Saki Santorelli , the director of the Stress Reduction Clinic at the University of Massachusetts Medical Center, visited RCSI this week and spoke about the practice of mindfulness and his clinics research  on using mindfulness with patients for healing and with health professionals as a means to foster patient centred focus and attention as part of a caring healthful relationship.

Some research studies were mentioned and Ron Epstein’s work towards a mindfulness approach in medicine was highlighted. Epstein started introducing low key initiatives in Rochester medical school (1970’s I think) and since then this approach has grown and now influences how students and clinicians are taught to communicate and care for patients. The approach which integrated mindfulness has become more embedded into learning and teachings of medics over the years.

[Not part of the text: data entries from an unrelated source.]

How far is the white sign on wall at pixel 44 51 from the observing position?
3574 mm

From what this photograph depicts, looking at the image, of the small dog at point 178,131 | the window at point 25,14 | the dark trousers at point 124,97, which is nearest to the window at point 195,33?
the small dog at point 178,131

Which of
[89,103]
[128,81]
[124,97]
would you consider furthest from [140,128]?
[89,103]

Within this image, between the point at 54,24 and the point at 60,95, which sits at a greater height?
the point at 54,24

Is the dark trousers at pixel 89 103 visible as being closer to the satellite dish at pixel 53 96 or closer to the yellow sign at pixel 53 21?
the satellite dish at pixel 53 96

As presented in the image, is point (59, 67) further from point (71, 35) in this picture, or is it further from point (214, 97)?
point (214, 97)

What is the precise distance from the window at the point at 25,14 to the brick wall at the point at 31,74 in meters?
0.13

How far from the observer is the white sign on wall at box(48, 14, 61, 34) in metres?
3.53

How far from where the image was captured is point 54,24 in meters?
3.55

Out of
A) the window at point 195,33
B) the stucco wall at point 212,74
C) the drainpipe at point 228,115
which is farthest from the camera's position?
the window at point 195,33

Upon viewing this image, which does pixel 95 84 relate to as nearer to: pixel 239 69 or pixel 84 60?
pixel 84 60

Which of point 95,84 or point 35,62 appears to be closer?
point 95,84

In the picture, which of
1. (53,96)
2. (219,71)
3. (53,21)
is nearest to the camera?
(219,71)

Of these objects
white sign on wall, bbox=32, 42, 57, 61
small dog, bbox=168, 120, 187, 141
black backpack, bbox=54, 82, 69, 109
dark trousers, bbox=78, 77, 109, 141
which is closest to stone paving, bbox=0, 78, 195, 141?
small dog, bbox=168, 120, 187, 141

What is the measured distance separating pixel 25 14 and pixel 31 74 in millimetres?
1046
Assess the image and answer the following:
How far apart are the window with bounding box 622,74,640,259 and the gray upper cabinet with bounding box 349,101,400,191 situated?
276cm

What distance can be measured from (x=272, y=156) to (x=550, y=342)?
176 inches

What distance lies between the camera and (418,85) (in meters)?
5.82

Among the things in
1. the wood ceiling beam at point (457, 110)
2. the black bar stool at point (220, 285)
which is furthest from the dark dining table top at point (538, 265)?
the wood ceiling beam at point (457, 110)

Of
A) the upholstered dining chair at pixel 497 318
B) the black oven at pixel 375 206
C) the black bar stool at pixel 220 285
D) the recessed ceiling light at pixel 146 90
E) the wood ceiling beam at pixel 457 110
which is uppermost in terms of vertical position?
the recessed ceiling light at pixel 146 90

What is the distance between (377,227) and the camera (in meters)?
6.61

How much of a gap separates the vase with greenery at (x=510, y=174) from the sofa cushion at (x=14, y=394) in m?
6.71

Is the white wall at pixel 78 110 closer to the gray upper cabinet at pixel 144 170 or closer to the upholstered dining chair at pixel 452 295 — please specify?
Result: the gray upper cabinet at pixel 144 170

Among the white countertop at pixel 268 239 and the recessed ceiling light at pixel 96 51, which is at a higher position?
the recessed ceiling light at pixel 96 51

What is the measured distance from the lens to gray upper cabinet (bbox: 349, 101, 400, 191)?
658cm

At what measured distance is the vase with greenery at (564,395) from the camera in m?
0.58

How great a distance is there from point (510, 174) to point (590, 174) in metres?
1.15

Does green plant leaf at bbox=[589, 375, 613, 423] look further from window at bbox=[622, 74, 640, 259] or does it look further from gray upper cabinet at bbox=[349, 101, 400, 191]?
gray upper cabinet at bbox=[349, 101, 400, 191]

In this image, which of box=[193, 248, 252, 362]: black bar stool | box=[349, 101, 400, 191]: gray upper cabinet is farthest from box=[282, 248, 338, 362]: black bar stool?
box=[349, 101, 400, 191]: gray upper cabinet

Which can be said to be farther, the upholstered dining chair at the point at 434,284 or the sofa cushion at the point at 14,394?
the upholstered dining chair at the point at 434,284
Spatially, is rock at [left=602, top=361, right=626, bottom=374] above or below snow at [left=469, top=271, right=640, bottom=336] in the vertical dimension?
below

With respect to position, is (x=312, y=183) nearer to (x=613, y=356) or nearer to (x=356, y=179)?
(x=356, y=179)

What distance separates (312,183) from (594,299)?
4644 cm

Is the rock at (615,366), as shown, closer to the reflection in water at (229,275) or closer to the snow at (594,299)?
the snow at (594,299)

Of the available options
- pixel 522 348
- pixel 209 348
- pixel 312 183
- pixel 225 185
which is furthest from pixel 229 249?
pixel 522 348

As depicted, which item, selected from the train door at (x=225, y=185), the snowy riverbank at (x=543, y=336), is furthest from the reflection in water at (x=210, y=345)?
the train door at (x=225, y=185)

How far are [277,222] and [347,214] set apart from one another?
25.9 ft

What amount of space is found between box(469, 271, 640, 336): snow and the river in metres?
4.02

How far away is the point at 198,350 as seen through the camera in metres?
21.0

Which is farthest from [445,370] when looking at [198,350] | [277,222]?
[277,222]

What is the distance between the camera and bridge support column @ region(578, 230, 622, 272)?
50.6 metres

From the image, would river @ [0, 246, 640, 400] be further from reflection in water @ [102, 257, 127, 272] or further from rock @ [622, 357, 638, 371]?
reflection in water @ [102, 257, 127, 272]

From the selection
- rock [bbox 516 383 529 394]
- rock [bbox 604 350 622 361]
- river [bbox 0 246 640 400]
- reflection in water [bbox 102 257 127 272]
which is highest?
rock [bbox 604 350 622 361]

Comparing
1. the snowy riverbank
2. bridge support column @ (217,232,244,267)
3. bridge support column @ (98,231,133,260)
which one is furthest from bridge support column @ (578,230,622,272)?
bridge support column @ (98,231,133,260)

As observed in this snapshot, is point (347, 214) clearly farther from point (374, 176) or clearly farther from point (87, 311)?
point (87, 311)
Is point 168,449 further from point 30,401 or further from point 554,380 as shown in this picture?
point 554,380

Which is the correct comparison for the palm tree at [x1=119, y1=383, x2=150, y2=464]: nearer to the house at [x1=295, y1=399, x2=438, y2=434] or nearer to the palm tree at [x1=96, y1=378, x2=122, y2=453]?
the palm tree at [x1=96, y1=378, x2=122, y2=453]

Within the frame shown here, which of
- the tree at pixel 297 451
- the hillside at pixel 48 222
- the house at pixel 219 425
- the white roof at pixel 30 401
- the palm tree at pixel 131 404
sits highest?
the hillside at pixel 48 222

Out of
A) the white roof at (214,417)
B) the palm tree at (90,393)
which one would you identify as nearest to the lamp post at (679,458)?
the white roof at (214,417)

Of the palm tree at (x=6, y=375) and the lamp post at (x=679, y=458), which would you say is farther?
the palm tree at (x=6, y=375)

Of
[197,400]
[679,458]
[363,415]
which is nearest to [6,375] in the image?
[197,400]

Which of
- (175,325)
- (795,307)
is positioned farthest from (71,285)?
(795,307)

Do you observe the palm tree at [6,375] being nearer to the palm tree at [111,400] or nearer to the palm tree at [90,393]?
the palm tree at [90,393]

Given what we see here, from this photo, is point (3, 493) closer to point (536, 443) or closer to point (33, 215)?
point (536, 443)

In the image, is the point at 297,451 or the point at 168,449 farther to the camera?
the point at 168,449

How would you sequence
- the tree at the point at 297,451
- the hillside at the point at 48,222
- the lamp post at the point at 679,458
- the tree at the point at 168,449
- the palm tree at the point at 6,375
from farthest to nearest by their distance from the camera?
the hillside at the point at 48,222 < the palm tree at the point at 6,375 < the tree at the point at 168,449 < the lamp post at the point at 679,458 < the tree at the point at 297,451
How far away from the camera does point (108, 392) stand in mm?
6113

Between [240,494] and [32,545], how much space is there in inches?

Santorelli also spoke about the vital components of mindfulness and that an understanding of self leads to understanding of others. Towards this aim I am really looking forward to introducing reflective practice to students at the Institute of Leadership in the coming weeks with the intention of expanding self awareness.

Towards the end of the seminar a discussion ensued about outcome based education where medical students enter into a curriculum that requires them to achieve a set of competencies.  I think that outcome based education can work against an approach or attitude of lifelong learning, students think that a competency is achieved and then move onto achieve the next set of skills. Santorelli described medicine as being ‘all about the relational’, that medicine is a dialogue between patient and health professional.  What I understand from this is that this caring relationship is underpinned by  good communication and listening from the health professional, and the ability of the health professional ‘to be with’ and listen to the patient in that space and time. While communication is regarded as a competency for medics I think that a mindful approach to communication can expand one’s ability to listen and communicate. I really think that mindfulness is a practice that can encourage a life-long approach to learning, to thinking about one’s own practice and enable professionals to continuously improve practice.  Perhaps this can lead to the opening up for richer awareness of self and others.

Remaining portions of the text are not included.